Another Lent is at our throats. At least that’s the way it feels. William F. Buckley is said to have answered someone who asked if he liked writing, “I like having written,” and that is my feeling about Lent. I like having done it.

I would commend to you the old practice of giving up something, which I wrote about a couple of years ago in Just Give It Up. The experience of your own worldliness is always, even after giving things up for decades, a bit of a shock, and a salutary one, and what small increase in self-discipline you acquire a good thing in itself.

For some reason, the comments on the article disappeared. Several were very helpful, too, but there were a few — to head them off here — who went on in that chipper post-Vatican II nun-in-stretchpants St. Louis Jesuits guitar mass Jimmy-Carter-grin accentuate the positive Mary Poppins kind of way, that Lent isn’t about giving up things but about opening ourselves to God, etc. I can’t remember the jargon, but I remember it was very trying.
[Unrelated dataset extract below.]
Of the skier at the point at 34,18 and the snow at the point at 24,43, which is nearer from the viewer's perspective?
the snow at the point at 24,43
So: Yes, okay, sure, go ahead, have a positive Lent. But the rest of us, self-indulgent hedonists that we are, need to start with an exercise that reminds us of who we are, and how far we fall short of our ideals, or even our usual self-appraisal, and how much we need the grace of God. As I say, Just Give It Up.


It’s easy enough to say that you’re “going to open yourself up to God” during Lent. Putting that in practice on a daily basis however usually proves difficult for most of us. That’s where the sacrifice (however small) of giving something up comes in. Whenever you think about whatever it is that you’ve decided to forgo during Lent, it gives the opportunity to think about why you’ve chosen to do so. That is a trigger which can lead you to open yourself to God and allow him to enter into your thoughts, even if only for a brief period of time.

One of the challenges for Christians today is to not get so caught up in the everyday whirl of the world that we don’t set aside time for God. You can have the best of intentions of not falling into that trap, but it’s all too easy. Giving up something for Lent is one way to force yourself to avoid.

This doesn’t mean Lent can’t have positive aspects as well. Perform good works, give time and money to charity, and make time for prayer and reflection. But give something up too. You’ll like having done it.